The mining work should have been stopped long ago
Prajapati and Bharat Jambucha, a well-known environmental activist and proponent of organic farming from the region, both point to blatant violations of environmental laws in the execution of mining work, with at least 12 violations cited by local officials. "But nothing happened after that. Mining work has continued without any hassles," Jambucha says. Among some glaring violations include the absence of a boundary wall around the dumping site and proper disposal of mining effluents.
The mining work has also continued without a most basic requirement – effluent treatment plant and sewage treatment plant at the mining site, Prajapati points out. "The mining work should have been stopped long ago. And the company should have been levied a heavy fine. But no such thing happened," he adds.
In some villages, the groundwater level has depleted over the past few years and villagers attribute it to the mining project. Women from Surkha village travel several kilometers outside for potable water. "This is new. Until five years ago, we had some water in the village and did not have to lug water every day," says Shilaben Kantharia.
The mine has affected the landscape around the villages
Resisting lignite mining
The lignite mining project has a long history of resistance. Agricultural land, along with grazing land were acquired from the cluster of 12 adjoining villages in the coastal Ghogha taluka between 1994 and 1997. The locals estimate that villagers here lost anything between 40-100% of their land to the project. "We were paid a standard Rs 40,000 per bigha," Narendra, a local photographer, says.

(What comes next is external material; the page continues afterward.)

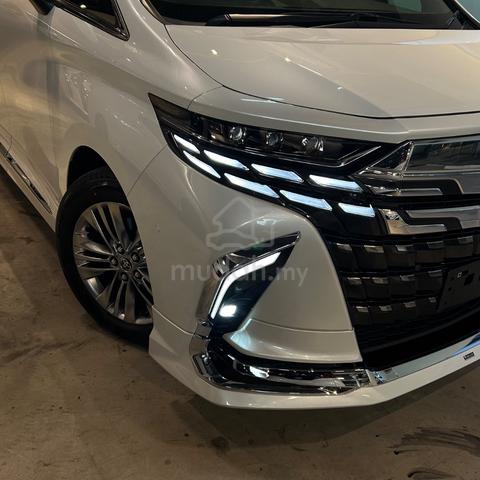 2024 Toyota ALPHARD 2.5 Z (A) GRADE 5A - 3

The money, Narendra says, felt decent in 1994 but for those who had been dependent on this land, the years to come proved very challenging. "Several villagers have now taken a small patch of land in the neighboring villages on lease and are cultivating cotton and groundnut there," Narendra says.
They were dependent on others' land for work.

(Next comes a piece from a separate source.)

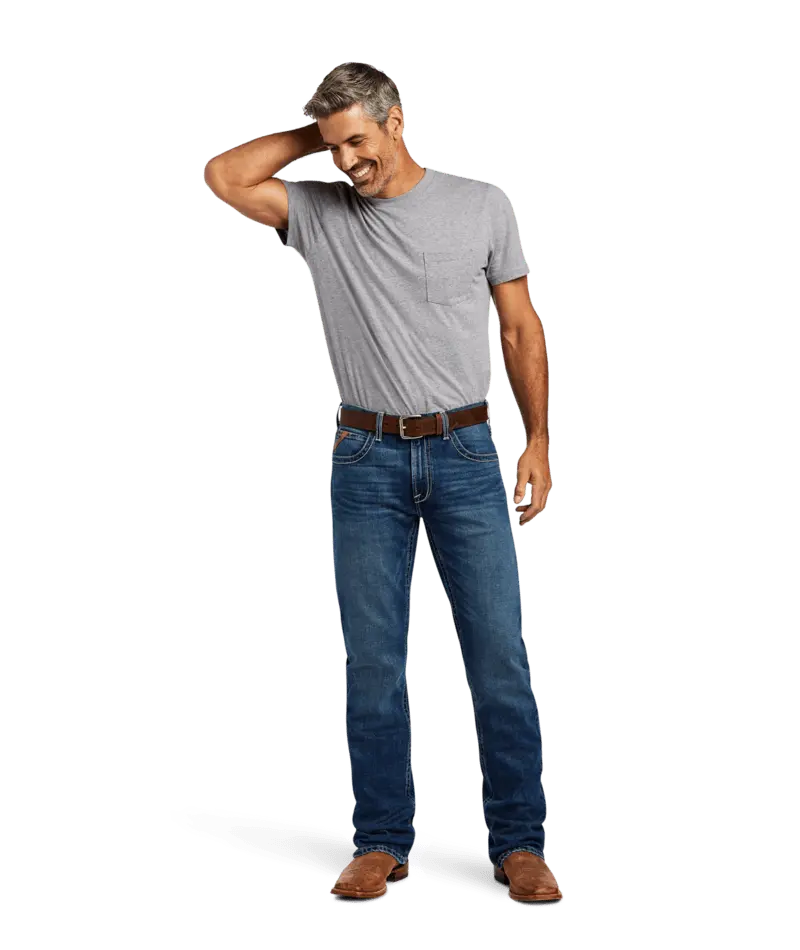 Ariat Men's M5 Marston Straight Jean 5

Bharat Jambucha says things get further complicated for the communities which were historically landless. "Most families belonging to the Dalit or other marginalized populations in the region never owned any land. They were dependent on others' land for work. Once villagers lost their land to the project, the landless were pushed out of the village," he adds. His organization, Prakrutik Kheti Juth, has been at the forefront, fighting for the rights of the villages affected in the lignite mining project.
In 2017, when the mining project finally took off, villagers from across 12 villages protested. The demonstration was disrupted after police used force and beat many protesters. More than 350 of them were booked for rioting.
The villagers, however, did not give up. Protests and hunger strikes have continued from time to time. A few villagers even sent a letter to the President of India threatening that they would commit suicide if the government did not return their land.
"We let them have our land for over 20 years," says Gohil.